[Spatial reasoning question data]
++++++++++

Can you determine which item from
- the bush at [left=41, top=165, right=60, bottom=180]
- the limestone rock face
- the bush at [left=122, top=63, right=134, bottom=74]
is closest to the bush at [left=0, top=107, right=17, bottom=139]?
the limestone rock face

++++++++++

▸ **What to do**
Convert the material above into a JSON list of strings containing one string per line, with blank lines omitted.

▸ **Result for this exercise**
[
  "Can you determine which item from",
  "- the bush at [left=41, top=165, right=60, bottom=180]",
  "- the limestone rock face",
  "- the bush at [left=122, top=63, right=134, bottom=74]",
  "is closest to the bush at [left=0, top=107, right=17, bottom=139]?",
  "the limestone rock face"
]